:: Task item ::
The response must contain every line below in which "static" appears.

Records excerpted from a collection
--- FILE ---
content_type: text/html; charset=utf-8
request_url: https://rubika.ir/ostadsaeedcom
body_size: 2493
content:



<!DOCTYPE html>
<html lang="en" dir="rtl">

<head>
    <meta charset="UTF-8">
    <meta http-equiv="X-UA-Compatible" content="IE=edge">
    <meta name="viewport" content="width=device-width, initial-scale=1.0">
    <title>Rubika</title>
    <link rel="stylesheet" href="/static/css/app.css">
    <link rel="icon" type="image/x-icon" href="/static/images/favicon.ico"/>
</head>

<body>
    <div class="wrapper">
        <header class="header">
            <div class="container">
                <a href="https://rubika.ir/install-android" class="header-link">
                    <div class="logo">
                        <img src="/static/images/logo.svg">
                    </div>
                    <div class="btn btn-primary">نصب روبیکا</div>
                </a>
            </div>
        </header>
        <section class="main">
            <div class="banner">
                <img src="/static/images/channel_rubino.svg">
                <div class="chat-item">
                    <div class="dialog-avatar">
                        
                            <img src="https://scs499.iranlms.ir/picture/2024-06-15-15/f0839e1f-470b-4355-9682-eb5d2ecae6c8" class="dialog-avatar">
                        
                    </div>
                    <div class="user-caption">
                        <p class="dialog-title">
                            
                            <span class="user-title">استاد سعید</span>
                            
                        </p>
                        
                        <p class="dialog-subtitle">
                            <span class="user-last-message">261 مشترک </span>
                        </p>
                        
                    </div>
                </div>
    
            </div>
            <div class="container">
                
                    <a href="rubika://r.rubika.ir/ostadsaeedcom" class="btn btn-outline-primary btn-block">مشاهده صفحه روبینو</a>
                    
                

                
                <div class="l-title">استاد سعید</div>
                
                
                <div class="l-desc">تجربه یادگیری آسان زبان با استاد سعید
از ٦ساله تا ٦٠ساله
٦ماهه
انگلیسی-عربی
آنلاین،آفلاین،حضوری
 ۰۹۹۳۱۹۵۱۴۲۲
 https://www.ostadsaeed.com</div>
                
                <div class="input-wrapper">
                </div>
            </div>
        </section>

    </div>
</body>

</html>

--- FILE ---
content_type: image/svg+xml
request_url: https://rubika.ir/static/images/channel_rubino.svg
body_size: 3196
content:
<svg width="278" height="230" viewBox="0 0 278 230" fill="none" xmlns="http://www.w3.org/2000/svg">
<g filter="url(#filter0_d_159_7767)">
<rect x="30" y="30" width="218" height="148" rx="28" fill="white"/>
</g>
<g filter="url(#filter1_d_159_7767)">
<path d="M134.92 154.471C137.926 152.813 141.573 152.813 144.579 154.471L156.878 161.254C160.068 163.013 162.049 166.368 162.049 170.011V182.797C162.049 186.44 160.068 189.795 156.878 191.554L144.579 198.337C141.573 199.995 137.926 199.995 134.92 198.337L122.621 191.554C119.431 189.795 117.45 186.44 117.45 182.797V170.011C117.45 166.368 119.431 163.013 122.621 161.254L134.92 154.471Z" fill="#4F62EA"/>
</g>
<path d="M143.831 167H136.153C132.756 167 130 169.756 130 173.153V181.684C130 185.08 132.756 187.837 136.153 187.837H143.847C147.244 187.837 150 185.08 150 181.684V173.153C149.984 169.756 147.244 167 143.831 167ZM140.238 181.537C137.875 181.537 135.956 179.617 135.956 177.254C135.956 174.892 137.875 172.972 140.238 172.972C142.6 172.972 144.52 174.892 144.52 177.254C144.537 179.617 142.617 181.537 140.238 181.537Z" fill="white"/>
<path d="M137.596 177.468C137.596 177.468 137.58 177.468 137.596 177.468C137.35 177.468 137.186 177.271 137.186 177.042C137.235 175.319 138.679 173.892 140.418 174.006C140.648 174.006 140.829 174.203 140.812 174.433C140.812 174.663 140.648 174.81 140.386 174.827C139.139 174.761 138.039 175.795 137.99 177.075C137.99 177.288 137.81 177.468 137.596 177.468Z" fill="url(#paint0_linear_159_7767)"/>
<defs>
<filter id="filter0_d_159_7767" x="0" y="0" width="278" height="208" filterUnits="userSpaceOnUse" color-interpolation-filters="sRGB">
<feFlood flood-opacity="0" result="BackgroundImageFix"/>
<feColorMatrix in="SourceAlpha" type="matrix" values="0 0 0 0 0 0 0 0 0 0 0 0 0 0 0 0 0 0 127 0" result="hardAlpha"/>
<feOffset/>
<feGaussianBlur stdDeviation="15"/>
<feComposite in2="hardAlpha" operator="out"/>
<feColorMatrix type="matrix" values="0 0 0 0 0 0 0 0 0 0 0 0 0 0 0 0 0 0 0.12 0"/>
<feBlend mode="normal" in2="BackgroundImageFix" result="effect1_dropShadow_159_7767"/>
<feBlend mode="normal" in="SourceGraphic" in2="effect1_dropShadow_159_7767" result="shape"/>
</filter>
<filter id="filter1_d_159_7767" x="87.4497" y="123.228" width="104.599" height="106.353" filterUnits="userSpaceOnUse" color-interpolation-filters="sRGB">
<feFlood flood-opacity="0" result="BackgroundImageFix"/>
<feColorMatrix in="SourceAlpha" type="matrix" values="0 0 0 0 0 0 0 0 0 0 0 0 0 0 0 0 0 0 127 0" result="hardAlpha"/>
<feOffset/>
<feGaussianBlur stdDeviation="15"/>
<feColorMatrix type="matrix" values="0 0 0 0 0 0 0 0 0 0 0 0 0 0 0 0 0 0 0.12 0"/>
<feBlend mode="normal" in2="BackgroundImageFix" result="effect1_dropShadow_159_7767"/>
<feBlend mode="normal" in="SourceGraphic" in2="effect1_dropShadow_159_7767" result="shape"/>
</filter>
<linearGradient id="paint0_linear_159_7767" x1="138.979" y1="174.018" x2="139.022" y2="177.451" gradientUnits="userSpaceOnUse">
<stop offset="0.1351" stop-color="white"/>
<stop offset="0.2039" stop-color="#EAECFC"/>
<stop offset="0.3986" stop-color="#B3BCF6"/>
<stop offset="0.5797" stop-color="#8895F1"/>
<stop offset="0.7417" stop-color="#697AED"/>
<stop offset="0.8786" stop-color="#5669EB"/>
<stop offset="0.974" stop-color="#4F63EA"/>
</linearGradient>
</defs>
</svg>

==

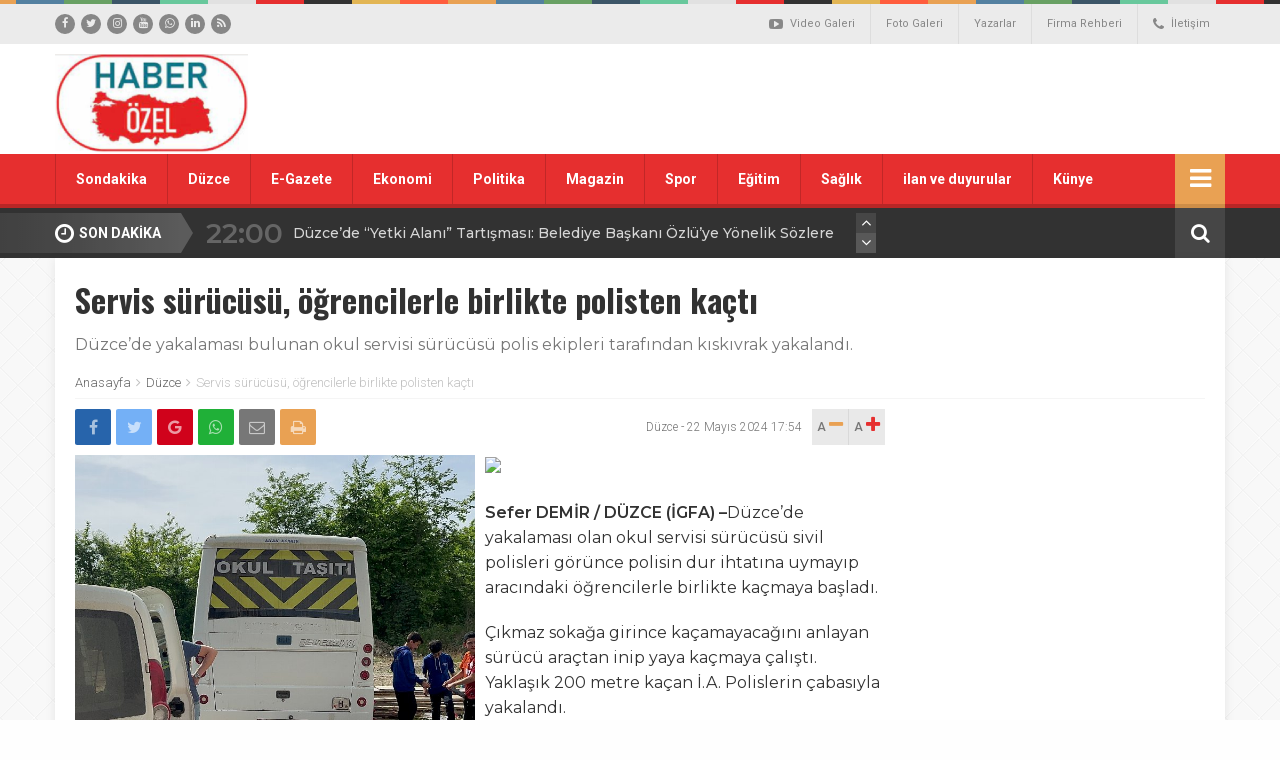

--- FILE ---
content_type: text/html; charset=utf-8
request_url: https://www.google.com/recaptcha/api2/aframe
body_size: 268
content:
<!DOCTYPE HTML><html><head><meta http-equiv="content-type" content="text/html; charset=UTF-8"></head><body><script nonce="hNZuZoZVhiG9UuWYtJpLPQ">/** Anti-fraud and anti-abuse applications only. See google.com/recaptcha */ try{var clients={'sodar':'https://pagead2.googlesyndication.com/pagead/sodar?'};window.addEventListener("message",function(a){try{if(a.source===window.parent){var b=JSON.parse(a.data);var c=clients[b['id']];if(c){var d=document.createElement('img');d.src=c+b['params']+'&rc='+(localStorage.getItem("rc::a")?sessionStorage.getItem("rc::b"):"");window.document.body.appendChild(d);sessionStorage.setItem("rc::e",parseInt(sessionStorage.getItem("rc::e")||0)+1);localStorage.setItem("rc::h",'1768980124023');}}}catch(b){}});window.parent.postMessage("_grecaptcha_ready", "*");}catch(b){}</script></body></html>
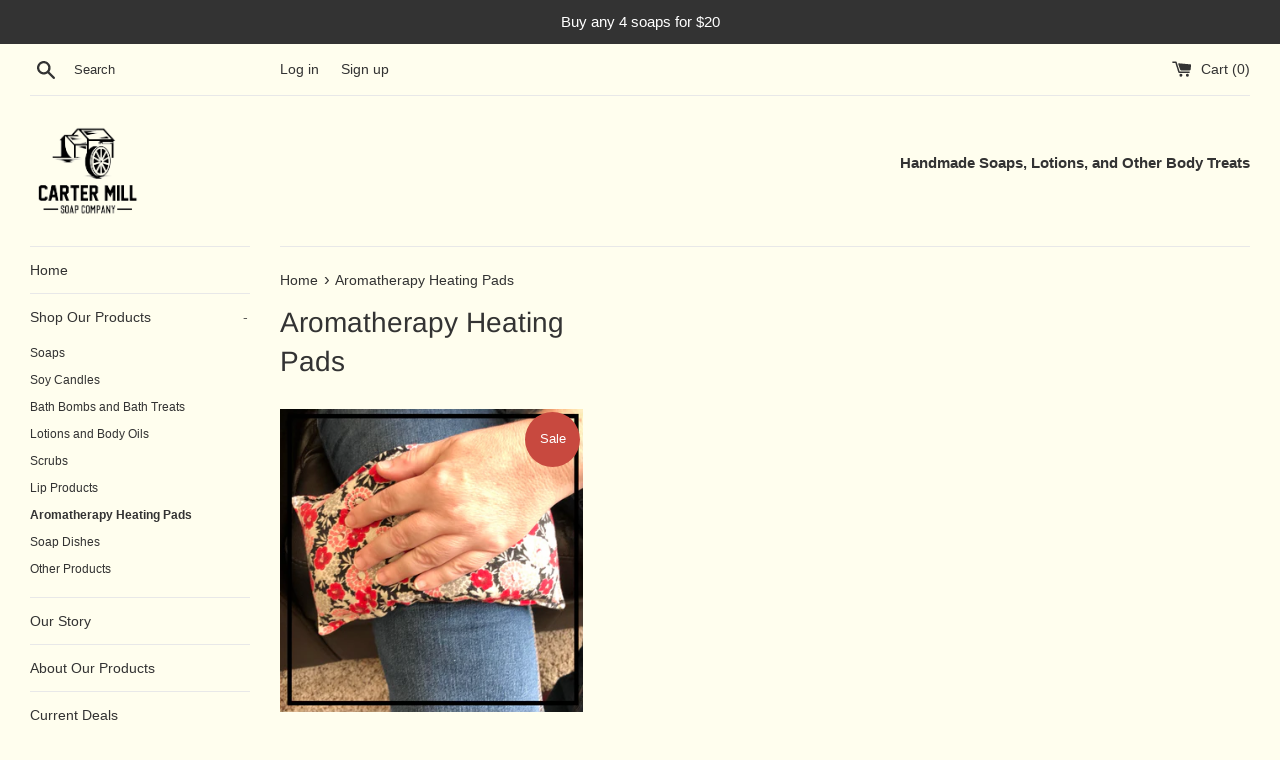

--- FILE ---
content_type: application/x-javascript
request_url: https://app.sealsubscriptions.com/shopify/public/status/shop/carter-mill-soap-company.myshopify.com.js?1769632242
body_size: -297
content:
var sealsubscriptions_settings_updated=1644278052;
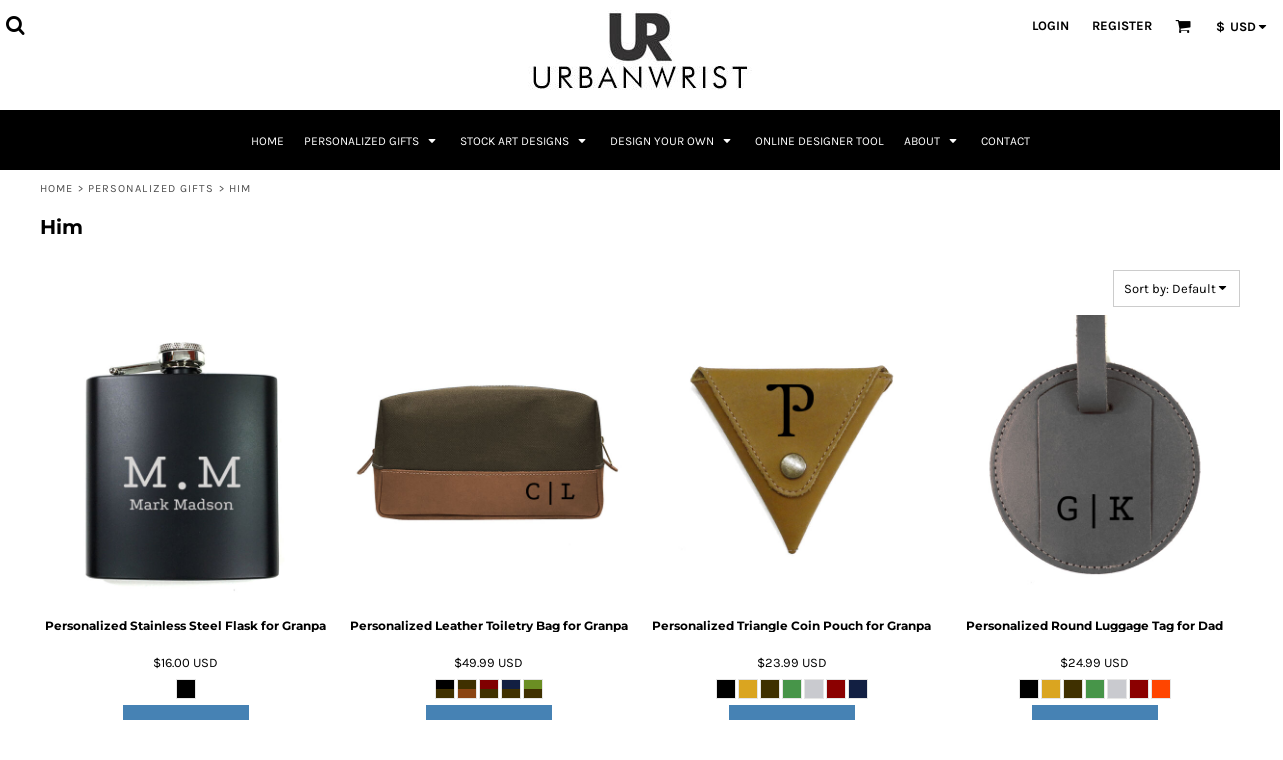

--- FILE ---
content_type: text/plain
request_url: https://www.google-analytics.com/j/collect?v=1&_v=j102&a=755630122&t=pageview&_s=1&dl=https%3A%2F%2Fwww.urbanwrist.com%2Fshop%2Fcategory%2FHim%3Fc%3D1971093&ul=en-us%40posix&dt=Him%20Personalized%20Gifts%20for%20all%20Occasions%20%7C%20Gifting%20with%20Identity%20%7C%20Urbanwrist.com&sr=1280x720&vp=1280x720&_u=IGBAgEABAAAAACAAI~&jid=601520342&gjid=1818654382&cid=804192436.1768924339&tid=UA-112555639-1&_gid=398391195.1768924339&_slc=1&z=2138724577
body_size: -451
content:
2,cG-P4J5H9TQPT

:: Result for this exercise ::
    <link rel="stylesheet" href="/static/css/app.css">
    <link rel="icon" type="image/x-icon" href="/static/images/favicon.ico"/>
                        <img src="/static/images/logo.svg">
                <img src="/static/images/channel_rubino.svg">
request_url: https://rubika.ir/static/images/channel_rubino.svg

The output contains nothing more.